Find All URLs on a Domain: Crawl Website & List Pages

Written by Team Froxy | May 26, 2026 7:00:00 AM

Large-scale scraping is not just about extracting data from HTML code. It is a continuous process, somewhat similar to moving through streets and houses. To explore the entire area, you need to walk down every street (the categories and sections of the target website) and look into every yard (individual pages). So, where do you get a list of all URLs on a website, and how do you then retrieve the content of all those pages?

In this article, we explain in detail the existing approaches to finding all links on a website, as well as how to organize their proper crawling.

Best Ways to Find All URLs on a Domain

Why only on a single domain?

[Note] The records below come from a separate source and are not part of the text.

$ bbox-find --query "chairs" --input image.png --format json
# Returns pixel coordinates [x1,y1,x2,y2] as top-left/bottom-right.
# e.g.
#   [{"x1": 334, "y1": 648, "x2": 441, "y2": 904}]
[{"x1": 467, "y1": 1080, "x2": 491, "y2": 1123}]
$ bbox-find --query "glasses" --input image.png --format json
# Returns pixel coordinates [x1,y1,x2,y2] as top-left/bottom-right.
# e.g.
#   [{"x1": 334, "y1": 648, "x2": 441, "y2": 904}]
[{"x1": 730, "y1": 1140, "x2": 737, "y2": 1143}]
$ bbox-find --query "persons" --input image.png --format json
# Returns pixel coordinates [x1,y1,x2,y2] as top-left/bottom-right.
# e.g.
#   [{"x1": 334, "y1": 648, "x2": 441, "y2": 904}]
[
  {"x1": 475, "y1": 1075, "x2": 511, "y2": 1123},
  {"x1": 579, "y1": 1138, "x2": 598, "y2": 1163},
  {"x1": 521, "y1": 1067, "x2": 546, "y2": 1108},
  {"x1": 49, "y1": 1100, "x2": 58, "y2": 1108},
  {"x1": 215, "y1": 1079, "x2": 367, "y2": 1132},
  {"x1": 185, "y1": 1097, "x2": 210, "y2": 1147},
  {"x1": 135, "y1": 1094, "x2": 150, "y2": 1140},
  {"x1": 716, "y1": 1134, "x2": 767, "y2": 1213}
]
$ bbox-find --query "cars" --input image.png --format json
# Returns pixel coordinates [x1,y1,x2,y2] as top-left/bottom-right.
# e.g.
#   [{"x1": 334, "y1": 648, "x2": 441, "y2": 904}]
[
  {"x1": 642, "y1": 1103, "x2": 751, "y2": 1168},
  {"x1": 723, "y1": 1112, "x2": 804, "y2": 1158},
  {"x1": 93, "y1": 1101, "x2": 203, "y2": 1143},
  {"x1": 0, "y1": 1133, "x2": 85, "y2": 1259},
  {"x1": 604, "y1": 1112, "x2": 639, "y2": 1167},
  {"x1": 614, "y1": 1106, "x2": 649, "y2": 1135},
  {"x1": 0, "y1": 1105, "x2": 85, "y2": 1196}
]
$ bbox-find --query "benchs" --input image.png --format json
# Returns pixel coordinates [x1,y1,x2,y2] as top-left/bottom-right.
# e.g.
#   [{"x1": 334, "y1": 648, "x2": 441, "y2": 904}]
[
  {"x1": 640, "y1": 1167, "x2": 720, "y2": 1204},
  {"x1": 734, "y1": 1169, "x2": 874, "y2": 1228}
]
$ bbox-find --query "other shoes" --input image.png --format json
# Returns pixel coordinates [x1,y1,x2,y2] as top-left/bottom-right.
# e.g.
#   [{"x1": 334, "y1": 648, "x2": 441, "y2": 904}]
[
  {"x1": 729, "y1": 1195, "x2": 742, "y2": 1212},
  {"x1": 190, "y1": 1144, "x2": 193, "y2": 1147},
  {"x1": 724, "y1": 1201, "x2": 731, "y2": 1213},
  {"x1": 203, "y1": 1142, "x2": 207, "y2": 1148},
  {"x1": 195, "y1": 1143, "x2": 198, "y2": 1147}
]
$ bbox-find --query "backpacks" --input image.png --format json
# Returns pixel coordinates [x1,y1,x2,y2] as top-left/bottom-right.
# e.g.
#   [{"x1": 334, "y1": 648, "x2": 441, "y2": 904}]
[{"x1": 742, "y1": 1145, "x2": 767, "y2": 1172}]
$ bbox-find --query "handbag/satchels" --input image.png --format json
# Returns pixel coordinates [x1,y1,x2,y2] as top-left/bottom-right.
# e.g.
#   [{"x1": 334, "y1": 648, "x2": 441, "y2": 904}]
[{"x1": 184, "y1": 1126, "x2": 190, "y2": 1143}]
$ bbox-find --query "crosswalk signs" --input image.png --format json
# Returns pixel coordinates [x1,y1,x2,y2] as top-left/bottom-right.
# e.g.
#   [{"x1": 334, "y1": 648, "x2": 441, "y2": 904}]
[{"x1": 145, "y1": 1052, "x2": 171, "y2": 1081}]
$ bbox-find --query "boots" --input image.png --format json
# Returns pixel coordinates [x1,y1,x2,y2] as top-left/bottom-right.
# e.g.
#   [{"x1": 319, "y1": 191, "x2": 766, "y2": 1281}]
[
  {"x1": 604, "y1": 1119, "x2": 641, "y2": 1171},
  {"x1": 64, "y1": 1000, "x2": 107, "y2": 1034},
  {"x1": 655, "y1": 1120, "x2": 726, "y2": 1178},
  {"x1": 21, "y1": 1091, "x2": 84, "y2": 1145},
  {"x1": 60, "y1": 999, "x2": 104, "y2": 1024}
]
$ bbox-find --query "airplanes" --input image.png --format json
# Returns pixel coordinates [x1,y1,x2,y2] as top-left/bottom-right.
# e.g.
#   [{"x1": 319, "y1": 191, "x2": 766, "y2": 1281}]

The reason is that pages on the target website may contain links to external resources. If you do not limit the collection of pages to one domain, the scraper can fall into recursion: it will keep finding new URLs on new websites, add them to the extraction queue, then discover even more links there, and so on indefinitely — or, more precisely, until the script has crawled the entire internet. And even then, that assumes you prevent it from visiting the same addresses twice.

By the way, there are ready-made tools that handle website crawling for the purpose of collecting all its URLs, such as Screaming Frog.

But in the context of this article, we are more interested in the logic behind building the crawling queue. This is a fundamental task when creating any scraper. The unfortunate part is that it has many possible solutions, and none of them can be called universally best.

So, how can you find all URLs on a specific website:

Method 1. Access the XML Sitemap Files (sitemap.xml)

The scraper accesses the website's sitemap directly and extracts structured data from it. Under normal conditions, the site engine generates these sitemaps automatically, specifically for search bots and crawlers. The format of the stored information is strictly defined — it uses XML markup. At first glance, it seems easy.

But in practice, things are not always that simple:

The website may not have a sitemap at all.
The sitemap may contain outdated information, especially if it is not generated automatically.
Important sections and pages may be missing from the sitemap.
The sitemap itself may be split into several files for different sections and content types.

To avoid sanctions and blocks, you should also study the bot rules described in the robots.txt directives.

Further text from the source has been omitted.